TASK GOAL ▸
Format every line of the records below as a Markdown table with the columns Row and Text, where Row holds a sequential row number and Text holds the line. Skip blank lines, and leave the pictures out of the table.

DATA TO USE ▸
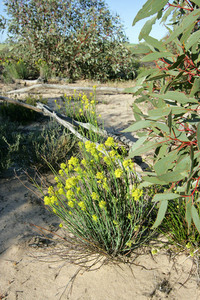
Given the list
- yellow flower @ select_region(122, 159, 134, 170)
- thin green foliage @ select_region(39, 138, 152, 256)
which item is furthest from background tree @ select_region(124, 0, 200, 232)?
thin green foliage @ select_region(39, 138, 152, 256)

ANSWER BELOW ▸
| Row | Text |
|---|---|
| 1 | Given the list |
| 2 | - yellow flower @ select_region(122, 159, 134, 170) |
| 3 | - thin green foliage @ select_region(39, 138, 152, 256) |
| 4 | which item is furthest from background tree @ select_region(124, 0, 200, 232)? |
| 5 | thin green foliage @ select_region(39, 138, 152, 256) |